A-mature lymphocyte, B-smear (smudge) cell
8. Correlate with Clinical Details
Integrate clinical information with your morphological findings.
- Review the Patient’s Automated Blood Count: Ensure the blood film findings align with automated counts.
- Clinical History: Consider the patient’s clinical history, medications, symptoms, and clinical examination findings.
- Supplementary Investigations: Review related supplementary tests like radiological investigations and other laboratory tests.
For example, if a patient has microcytic hypochromic anaemia, the most likely diagnosis is iron deficiency anaemia, which can be confirmed by low serum ferritin.
9. Structured Report Writing
Use correct terminology and maintain a structured format to ensure your blood film report is clear and understandable. Begin with the patient information, including the patient’s name, date of birth, unique identifier, and the date of the report. Follow this with clinical details, outlining the reason for the request and any relevant medical history.

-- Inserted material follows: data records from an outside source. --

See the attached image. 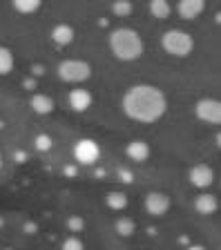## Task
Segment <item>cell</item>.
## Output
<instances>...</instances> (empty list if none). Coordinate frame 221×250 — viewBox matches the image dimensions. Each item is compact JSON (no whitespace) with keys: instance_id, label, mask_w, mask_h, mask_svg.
<instances>
[{"instance_id":"cell-1","label":"cell","mask_w":221,"mask_h":250,"mask_svg":"<svg viewBox=\"0 0 221 250\" xmlns=\"http://www.w3.org/2000/svg\"><path fill=\"white\" fill-rule=\"evenodd\" d=\"M121 107L127 119L137 121V123L152 125L159 119H163V114L168 112V96L157 85L139 83V85H132L123 94Z\"/></svg>"},{"instance_id":"cell-2","label":"cell","mask_w":221,"mask_h":250,"mask_svg":"<svg viewBox=\"0 0 221 250\" xmlns=\"http://www.w3.org/2000/svg\"><path fill=\"white\" fill-rule=\"evenodd\" d=\"M107 42H110V52L114 54V58L123 62L139 61L143 56V38L130 27H116Z\"/></svg>"},{"instance_id":"cell-3","label":"cell","mask_w":221,"mask_h":250,"mask_svg":"<svg viewBox=\"0 0 221 250\" xmlns=\"http://www.w3.org/2000/svg\"><path fill=\"white\" fill-rule=\"evenodd\" d=\"M161 47H163V52L170 54V56L185 58L195 49V38L183 29H168L161 36Z\"/></svg>"},{"instance_id":"cell-4","label":"cell","mask_w":221,"mask_h":250,"mask_svg":"<svg viewBox=\"0 0 221 250\" xmlns=\"http://www.w3.org/2000/svg\"><path fill=\"white\" fill-rule=\"evenodd\" d=\"M58 78L65 83H85L92 78V65L83 58H65L58 62Z\"/></svg>"},{"instance_id":"cell-5","label":"cell","mask_w":221,"mask_h":250,"mask_svg":"<svg viewBox=\"0 0 221 250\" xmlns=\"http://www.w3.org/2000/svg\"><path fill=\"white\" fill-rule=\"evenodd\" d=\"M74 159L80 166H94L100 159V146L94 139H79L74 143Z\"/></svg>"},{"instance_id":"cell-6","label":"cell","mask_w":221,"mask_h":250,"mask_svg":"<svg viewBox=\"0 0 221 250\" xmlns=\"http://www.w3.org/2000/svg\"><path fill=\"white\" fill-rule=\"evenodd\" d=\"M170 206H172V199H170L168 192H159V190H152L147 192L145 199H143V208L150 217H163L168 214Z\"/></svg>"},{"instance_id":"cell-7","label":"cell","mask_w":221,"mask_h":250,"mask_svg":"<svg viewBox=\"0 0 221 250\" xmlns=\"http://www.w3.org/2000/svg\"><path fill=\"white\" fill-rule=\"evenodd\" d=\"M195 116L208 125H219L221 123V103L215 99H201L195 105Z\"/></svg>"},{"instance_id":"cell-8","label":"cell","mask_w":221,"mask_h":250,"mask_svg":"<svg viewBox=\"0 0 221 250\" xmlns=\"http://www.w3.org/2000/svg\"><path fill=\"white\" fill-rule=\"evenodd\" d=\"M188 179L190 183L199 190H205V188H210L215 183V170H212L208 163H197V166L190 167L188 172Z\"/></svg>"},{"instance_id":"cell-9","label":"cell","mask_w":221,"mask_h":250,"mask_svg":"<svg viewBox=\"0 0 221 250\" xmlns=\"http://www.w3.org/2000/svg\"><path fill=\"white\" fill-rule=\"evenodd\" d=\"M67 103H69V107H72L74 112L83 114V112H87V109L92 107L94 99H92V92H87V89H83V87H76V89L69 92Z\"/></svg>"},{"instance_id":"cell-10","label":"cell","mask_w":221,"mask_h":250,"mask_svg":"<svg viewBox=\"0 0 221 250\" xmlns=\"http://www.w3.org/2000/svg\"><path fill=\"white\" fill-rule=\"evenodd\" d=\"M205 9V2L203 0H181L177 5V14L183 18V21H195L203 14Z\"/></svg>"},{"instance_id":"cell-11","label":"cell","mask_w":221,"mask_h":250,"mask_svg":"<svg viewBox=\"0 0 221 250\" xmlns=\"http://www.w3.org/2000/svg\"><path fill=\"white\" fill-rule=\"evenodd\" d=\"M74 36H76V31H74V27L67 25V22H58L56 27H52V42L58 47L72 45Z\"/></svg>"},{"instance_id":"cell-12","label":"cell","mask_w":221,"mask_h":250,"mask_svg":"<svg viewBox=\"0 0 221 250\" xmlns=\"http://www.w3.org/2000/svg\"><path fill=\"white\" fill-rule=\"evenodd\" d=\"M125 154H127V159H130V161L143 163V161H147V156H150V146H147L145 141H141V139H134V141H130V143H127Z\"/></svg>"},{"instance_id":"cell-13","label":"cell","mask_w":221,"mask_h":250,"mask_svg":"<svg viewBox=\"0 0 221 250\" xmlns=\"http://www.w3.org/2000/svg\"><path fill=\"white\" fill-rule=\"evenodd\" d=\"M195 210L199 214H203V217L215 214L217 210H219V199L210 192H201L199 197H195Z\"/></svg>"},{"instance_id":"cell-14","label":"cell","mask_w":221,"mask_h":250,"mask_svg":"<svg viewBox=\"0 0 221 250\" xmlns=\"http://www.w3.org/2000/svg\"><path fill=\"white\" fill-rule=\"evenodd\" d=\"M32 109L36 112V114H52L54 112V101L52 96H47V94H34L32 96Z\"/></svg>"},{"instance_id":"cell-15","label":"cell","mask_w":221,"mask_h":250,"mask_svg":"<svg viewBox=\"0 0 221 250\" xmlns=\"http://www.w3.org/2000/svg\"><path fill=\"white\" fill-rule=\"evenodd\" d=\"M150 14L157 18V21H165L172 14V7H170L168 0H152L150 2Z\"/></svg>"},{"instance_id":"cell-16","label":"cell","mask_w":221,"mask_h":250,"mask_svg":"<svg viewBox=\"0 0 221 250\" xmlns=\"http://www.w3.org/2000/svg\"><path fill=\"white\" fill-rule=\"evenodd\" d=\"M14 52H11L9 47H2L0 45V76H7V74H11V69H14Z\"/></svg>"},{"instance_id":"cell-17","label":"cell","mask_w":221,"mask_h":250,"mask_svg":"<svg viewBox=\"0 0 221 250\" xmlns=\"http://www.w3.org/2000/svg\"><path fill=\"white\" fill-rule=\"evenodd\" d=\"M114 230L121 237H132L134 234V230H137V224H134V219L132 217H119L114 224Z\"/></svg>"},{"instance_id":"cell-18","label":"cell","mask_w":221,"mask_h":250,"mask_svg":"<svg viewBox=\"0 0 221 250\" xmlns=\"http://www.w3.org/2000/svg\"><path fill=\"white\" fill-rule=\"evenodd\" d=\"M14 9L20 11V14H34V11L40 9V0H16Z\"/></svg>"},{"instance_id":"cell-19","label":"cell","mask_w":221,"mask_h":250,"mask_svg":"<svg viewBox=\"0 0 221 250\" xmlns=\"http://www.w3.org/2000/svg\"><path fill=\"white\" fill-rule=\"evenodd\" d=\"M105 201H107V206H110L112 210H123L127 206V197L123 192H110Z\"/></svg>"},{"instance_id":"cell-20","label":"cell","mask_w":221,"mask_h":250,"mask_svg":"<svg viewBox=\"0 0 221 250\" xmlns=\"http://www.w3.org/2000/svg\"><path fill=\"white\" fill-rule=\"evenodd\" d=\"M132 2H127V0H119V2H114L112 5V11H114V16H119V18H127V16L132 14Z\"/></svg>"},{"instance_id":"cell-21","label":"cell","mask_w":221,"mask_h":250,"mask_svg":"<svg viewBox=\"0 0 221 250\" xmlns=\"http://www.w3.org/2000/svg\"><path fill=\"white\" fill-rule=\"evenodd\" d=\"M52 136L49 134H38L36 139H34V147H36L38 152H49L52 150Z\"/></svg>"},{"instance_id":"cell-22","label":"cell","mask_w":221,"mask_h":250,"mask_svg":"<svg viewBox=\"0 0 221 250\" xmlns=\"http://www.w3.org/2000/svg\"><path fill=\"white\" fill-rule=\"evenodd\" d=\"M60 250H85V246H83V241H80L76 234H72V237H67V239L63 241V248Z\"/></svg>"},{"instance_id":"cell-23","label":"cell","mask_w":221,"mask_h":250,"mask_svg":"<svg viewBox=\"0 0 221 250\" xmlns=\"http://www.w3.org/2000/svg\"><path fill=\"white\" fill-rule=\"evenodd\" d=\"M67 226L74 230V232H79V230L83 228V219H80V217H72V219L67 221Z\"/></svg>"},{"instance_id":"cell-24","label":"cell","mask_w":221,"mask_h":250,"mask_svg":"<svg viewBox=\"0 0 221 250\" xmlns=\"http://www.w3.org/2000/svg\"><path fill=\"white\" fill-rule=\"evenodd\" d=\"M121 181L123 183H132V172H121Z\"/></svg>"},{"instance_id":"cell-25","label":"cell","mask_w":221,"mask_h":250,"mask_svg":"<svg viewBox=\"0 0 221 250\" xmlns=\"http://www.w3.org/2000/svg\"><path fill=\"white\" fill-rule=\"evenodd\" d=\"M188 250H205V248H203V246H190Z\"/></svg>"},{"instance_id":"cell-26","label":"cell","mask_w":221,"mask_h":250,"mask_svg":"<svg viewBox=\"0 0 221 250\" xmlns=\"http://www.w3.org/2000/svg\"><path fill=\"white\" fill-rule=\"evenodd\" d=\"M0 167H2V156H0Z\"/></svg>"}]
</instances>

In the morphological findings section, provide a detailed description of red cells, white cells, and platelets. Include a miscellaneous section for other pertinent details, such as the presence of blast cells and microorganisms.

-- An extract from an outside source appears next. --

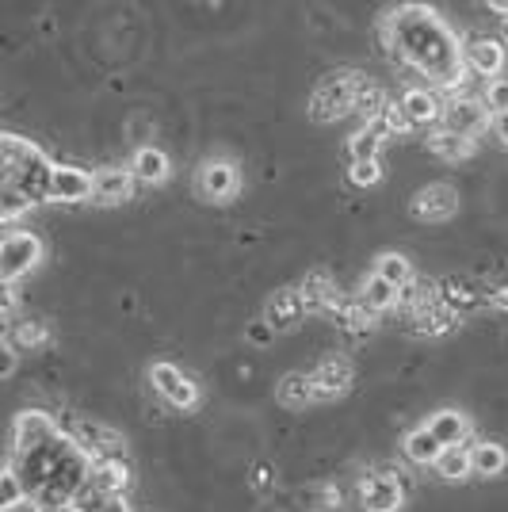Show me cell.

The conclusion should summarise the findings and suggest the next steps while noting any limitations to the report. If a manual differentiation count was performed, be sure to include it. For critical features, promptly inform the clinical team and ensure the slide is referred for senior review if necessary. This structured approach helps maintain clarity and comprehensiveness, ensuring the report is useful for clinical decision-making.